**Text excerpt:**
The Town of Amherst is calling on the Canadian, Nova Scotia and New Brunswick governments to take steps to protect the Isthmus of Chignecto from extreme weather events.

The call came in a motion passed by the Amherst town council on Monday, Oct. 17, 2022. It directed town staff and council members to continue lobbying the senior levels of government to “begin the necessary measurements recommended in the Chignecto Isthmus Climate Change Adaptation Comprehensive Engineering and Feasibility Study to preserve and the protect the Isthmus of Chignecto by the end of 2023.”

Their call comes less than two weeks after a local historian warned an extreme weather event could devastate the transportation links connecting Nova Scotia with the rest of North America.

Bill Casey made the comment during a symposium that examined the impacts of the Saxby Gale, which barrelled over the Isthmus of Chignecto overnight on Oct. 4, 1869, breaching dikes and causing death and destruction to communities in Nova Scotia and New Brunswick.

“If a similar storm happened today, the railway and highway would be totally inundated. So would the wind farm. It would be a catastrophe,” Casey said during the symposium.

**Dataset excerpts:**
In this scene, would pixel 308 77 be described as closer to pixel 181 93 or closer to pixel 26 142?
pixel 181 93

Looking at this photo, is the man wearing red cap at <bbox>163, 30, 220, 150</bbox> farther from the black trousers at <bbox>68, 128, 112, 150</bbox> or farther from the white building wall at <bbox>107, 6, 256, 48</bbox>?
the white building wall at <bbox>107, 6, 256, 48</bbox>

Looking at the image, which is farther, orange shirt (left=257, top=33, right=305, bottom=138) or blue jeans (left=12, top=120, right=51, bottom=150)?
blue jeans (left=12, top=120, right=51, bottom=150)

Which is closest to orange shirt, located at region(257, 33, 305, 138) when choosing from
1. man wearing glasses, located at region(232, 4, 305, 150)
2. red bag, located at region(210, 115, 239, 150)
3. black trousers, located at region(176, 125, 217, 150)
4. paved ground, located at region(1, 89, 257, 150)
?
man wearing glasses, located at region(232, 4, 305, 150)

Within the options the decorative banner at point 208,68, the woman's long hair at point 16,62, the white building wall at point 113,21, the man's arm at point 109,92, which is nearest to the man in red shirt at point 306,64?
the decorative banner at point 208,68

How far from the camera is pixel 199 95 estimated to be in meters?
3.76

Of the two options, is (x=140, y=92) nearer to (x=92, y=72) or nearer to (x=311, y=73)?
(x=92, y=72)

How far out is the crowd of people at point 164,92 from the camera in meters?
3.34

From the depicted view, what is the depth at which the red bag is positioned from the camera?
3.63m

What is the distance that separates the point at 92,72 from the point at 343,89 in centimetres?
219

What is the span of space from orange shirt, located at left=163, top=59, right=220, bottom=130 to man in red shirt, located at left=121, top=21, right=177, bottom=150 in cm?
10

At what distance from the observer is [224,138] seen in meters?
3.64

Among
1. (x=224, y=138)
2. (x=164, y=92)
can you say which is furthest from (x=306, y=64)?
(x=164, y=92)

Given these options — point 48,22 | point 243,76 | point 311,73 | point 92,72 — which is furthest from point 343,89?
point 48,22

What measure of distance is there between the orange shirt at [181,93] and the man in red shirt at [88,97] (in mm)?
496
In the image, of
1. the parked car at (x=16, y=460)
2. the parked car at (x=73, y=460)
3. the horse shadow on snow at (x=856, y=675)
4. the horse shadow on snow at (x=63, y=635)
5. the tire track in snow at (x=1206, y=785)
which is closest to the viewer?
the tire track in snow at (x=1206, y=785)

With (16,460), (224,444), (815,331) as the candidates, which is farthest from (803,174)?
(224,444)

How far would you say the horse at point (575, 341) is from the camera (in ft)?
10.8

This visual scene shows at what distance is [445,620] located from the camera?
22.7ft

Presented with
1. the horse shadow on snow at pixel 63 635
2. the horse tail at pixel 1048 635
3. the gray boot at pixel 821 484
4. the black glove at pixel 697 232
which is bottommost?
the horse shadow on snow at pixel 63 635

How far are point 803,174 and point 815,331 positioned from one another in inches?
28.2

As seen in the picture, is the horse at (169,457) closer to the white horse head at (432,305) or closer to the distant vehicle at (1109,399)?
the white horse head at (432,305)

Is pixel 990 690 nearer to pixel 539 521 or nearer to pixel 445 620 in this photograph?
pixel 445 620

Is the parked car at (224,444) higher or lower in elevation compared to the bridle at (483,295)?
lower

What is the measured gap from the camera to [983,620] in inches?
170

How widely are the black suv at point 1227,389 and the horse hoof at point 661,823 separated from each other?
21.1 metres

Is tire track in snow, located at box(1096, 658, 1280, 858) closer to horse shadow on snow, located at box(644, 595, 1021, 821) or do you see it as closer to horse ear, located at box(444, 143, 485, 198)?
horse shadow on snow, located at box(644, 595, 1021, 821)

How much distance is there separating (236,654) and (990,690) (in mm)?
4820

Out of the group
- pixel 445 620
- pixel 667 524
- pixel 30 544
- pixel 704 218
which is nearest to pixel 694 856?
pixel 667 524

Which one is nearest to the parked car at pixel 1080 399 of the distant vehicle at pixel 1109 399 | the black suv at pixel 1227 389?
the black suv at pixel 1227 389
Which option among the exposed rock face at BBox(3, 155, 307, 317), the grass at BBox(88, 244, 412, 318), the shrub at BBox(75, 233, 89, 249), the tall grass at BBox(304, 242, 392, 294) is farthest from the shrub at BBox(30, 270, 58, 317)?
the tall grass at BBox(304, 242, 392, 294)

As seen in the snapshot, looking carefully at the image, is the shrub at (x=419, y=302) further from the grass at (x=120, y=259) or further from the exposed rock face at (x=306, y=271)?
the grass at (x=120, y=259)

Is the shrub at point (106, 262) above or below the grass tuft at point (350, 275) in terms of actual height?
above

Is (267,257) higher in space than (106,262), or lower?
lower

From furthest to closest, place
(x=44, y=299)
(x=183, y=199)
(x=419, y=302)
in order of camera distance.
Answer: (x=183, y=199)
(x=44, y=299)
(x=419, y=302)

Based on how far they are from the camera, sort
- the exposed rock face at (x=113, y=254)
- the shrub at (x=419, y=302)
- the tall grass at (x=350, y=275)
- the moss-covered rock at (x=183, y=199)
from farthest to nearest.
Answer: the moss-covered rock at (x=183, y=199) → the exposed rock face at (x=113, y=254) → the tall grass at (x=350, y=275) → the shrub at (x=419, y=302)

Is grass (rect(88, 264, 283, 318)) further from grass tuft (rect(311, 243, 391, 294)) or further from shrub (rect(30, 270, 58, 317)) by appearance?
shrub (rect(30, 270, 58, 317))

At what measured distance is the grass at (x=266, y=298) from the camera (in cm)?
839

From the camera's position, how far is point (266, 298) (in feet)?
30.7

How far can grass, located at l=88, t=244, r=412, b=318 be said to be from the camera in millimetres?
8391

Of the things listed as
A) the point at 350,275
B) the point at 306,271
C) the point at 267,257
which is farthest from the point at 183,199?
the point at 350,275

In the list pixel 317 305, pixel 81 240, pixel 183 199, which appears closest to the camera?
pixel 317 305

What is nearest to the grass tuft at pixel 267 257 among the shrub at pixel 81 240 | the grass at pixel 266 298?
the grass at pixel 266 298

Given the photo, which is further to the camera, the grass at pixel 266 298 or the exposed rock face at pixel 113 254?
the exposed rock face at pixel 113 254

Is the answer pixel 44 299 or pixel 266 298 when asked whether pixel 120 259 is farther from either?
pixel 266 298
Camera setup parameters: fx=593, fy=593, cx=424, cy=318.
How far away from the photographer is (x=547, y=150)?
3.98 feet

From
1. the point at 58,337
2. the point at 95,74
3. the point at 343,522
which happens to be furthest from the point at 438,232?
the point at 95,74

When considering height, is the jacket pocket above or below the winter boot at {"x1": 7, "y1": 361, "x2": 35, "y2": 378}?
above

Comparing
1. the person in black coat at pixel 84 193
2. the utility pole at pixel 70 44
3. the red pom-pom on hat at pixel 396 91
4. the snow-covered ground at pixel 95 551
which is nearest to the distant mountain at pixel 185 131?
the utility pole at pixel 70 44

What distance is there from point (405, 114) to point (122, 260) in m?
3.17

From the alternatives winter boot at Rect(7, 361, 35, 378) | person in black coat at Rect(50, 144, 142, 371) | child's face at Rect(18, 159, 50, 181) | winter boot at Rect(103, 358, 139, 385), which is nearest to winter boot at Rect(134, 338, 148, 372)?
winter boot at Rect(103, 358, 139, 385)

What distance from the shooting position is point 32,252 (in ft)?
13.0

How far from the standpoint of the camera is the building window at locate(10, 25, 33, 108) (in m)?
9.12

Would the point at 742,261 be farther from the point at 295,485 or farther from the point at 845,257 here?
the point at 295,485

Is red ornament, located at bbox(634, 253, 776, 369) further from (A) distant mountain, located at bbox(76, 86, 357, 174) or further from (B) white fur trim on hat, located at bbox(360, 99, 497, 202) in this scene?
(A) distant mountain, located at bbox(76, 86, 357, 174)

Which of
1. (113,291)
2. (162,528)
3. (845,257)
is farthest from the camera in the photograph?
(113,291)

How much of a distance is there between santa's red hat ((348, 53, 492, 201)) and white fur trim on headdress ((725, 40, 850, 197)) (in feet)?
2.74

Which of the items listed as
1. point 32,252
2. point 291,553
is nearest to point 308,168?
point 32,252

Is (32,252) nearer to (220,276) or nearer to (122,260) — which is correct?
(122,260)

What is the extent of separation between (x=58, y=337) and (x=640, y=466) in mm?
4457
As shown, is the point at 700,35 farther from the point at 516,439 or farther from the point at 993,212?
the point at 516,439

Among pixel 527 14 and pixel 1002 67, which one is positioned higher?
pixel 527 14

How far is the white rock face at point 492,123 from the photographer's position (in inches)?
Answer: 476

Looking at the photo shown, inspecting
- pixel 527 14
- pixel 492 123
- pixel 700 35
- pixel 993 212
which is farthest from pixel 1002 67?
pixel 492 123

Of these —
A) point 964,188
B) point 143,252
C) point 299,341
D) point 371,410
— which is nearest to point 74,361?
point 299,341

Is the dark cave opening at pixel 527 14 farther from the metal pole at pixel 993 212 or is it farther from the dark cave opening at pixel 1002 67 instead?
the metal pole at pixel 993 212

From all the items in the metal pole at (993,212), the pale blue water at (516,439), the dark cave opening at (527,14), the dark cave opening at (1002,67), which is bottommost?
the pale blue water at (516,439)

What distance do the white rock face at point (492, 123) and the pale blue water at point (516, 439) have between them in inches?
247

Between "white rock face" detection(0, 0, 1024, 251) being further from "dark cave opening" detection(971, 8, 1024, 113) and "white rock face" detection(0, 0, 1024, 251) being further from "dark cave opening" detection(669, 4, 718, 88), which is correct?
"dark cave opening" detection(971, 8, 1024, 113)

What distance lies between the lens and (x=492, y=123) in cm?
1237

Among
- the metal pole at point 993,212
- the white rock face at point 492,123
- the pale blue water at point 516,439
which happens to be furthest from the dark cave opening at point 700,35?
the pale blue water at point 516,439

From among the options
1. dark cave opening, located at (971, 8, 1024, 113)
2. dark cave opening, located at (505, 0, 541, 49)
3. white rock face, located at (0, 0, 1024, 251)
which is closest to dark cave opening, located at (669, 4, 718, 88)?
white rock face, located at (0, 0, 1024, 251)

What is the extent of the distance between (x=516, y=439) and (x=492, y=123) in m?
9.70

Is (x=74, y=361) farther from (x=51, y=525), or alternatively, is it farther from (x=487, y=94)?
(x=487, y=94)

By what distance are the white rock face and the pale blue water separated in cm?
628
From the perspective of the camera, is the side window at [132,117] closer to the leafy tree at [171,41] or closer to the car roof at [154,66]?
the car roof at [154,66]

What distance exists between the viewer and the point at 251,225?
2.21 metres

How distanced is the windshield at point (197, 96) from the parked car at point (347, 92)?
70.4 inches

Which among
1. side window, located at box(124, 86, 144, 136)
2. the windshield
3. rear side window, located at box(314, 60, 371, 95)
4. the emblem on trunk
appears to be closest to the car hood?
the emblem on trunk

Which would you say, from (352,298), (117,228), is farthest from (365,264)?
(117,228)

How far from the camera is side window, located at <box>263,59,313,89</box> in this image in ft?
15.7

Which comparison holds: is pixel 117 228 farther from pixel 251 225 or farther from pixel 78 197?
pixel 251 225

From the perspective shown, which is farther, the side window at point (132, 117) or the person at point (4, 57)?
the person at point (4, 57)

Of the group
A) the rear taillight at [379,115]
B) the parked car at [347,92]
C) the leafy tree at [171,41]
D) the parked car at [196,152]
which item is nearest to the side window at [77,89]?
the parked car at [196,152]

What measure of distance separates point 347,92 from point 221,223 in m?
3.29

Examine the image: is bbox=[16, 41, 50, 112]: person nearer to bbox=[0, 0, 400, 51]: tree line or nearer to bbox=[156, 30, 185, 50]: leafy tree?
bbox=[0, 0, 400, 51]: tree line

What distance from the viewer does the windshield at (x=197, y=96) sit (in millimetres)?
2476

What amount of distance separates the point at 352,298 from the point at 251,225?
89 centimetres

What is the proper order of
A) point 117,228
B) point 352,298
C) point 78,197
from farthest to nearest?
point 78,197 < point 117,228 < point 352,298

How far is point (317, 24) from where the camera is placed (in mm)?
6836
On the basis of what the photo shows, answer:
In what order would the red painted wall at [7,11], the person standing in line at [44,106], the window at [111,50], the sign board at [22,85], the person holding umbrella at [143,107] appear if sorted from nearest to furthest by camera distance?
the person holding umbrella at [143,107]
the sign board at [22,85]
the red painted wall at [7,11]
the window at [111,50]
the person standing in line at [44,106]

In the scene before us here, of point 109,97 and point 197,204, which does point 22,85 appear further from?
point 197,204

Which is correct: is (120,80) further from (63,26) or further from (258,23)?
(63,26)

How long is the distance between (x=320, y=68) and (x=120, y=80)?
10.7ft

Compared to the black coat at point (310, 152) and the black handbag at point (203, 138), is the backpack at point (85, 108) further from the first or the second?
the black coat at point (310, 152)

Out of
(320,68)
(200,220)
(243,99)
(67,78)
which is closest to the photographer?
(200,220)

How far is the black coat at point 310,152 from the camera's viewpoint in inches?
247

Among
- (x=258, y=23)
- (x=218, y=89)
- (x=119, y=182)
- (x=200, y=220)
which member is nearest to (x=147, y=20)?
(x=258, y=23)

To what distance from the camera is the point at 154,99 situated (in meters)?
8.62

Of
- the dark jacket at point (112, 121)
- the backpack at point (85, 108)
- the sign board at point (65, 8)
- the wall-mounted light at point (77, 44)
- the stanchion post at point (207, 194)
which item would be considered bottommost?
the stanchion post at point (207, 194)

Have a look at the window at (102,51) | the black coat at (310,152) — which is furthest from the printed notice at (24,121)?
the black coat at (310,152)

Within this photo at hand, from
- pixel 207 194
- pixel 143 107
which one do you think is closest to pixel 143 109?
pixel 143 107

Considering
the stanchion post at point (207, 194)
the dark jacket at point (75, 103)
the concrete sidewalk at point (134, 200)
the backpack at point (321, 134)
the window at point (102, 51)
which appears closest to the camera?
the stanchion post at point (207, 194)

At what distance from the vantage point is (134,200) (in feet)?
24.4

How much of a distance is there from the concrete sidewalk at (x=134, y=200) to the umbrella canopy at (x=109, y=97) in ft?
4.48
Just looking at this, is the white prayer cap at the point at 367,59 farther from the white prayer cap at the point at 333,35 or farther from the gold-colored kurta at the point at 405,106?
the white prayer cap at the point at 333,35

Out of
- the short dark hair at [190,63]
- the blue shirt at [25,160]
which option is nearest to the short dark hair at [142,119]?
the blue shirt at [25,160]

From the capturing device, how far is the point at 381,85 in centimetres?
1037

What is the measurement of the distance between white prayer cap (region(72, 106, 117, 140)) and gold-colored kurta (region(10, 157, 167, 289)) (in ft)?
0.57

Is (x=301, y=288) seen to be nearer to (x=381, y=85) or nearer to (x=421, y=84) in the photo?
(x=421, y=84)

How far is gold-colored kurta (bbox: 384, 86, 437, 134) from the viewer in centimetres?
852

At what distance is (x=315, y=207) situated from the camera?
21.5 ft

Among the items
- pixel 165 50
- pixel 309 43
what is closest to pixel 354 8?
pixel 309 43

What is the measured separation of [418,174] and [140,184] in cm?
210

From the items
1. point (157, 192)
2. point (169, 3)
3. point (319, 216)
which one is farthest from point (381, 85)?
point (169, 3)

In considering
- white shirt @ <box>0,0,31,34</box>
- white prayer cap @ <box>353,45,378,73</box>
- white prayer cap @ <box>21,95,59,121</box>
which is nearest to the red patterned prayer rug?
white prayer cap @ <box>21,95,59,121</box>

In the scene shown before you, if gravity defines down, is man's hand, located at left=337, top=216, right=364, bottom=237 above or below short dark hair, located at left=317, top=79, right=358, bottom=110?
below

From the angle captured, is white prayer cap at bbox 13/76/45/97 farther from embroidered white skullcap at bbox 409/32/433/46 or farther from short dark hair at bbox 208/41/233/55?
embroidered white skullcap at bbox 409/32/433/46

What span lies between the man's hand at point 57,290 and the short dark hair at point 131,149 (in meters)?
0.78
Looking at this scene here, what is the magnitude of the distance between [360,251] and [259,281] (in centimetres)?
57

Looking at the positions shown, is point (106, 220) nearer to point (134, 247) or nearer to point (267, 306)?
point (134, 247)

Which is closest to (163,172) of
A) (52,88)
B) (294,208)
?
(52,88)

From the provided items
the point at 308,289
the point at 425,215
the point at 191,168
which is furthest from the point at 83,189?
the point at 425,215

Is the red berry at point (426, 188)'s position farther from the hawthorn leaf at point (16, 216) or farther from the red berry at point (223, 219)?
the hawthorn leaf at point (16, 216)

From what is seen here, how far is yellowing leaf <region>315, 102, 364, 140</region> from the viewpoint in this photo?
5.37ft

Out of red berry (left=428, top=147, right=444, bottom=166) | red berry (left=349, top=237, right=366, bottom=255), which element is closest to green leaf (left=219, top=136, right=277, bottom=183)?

**Stated exercise:** Please say, from the Isthmus of Chignecto text above, when the Saxby Gale passed over the isthmus.

**Output for this exercise:** Overnight on Oct. 4, 1869.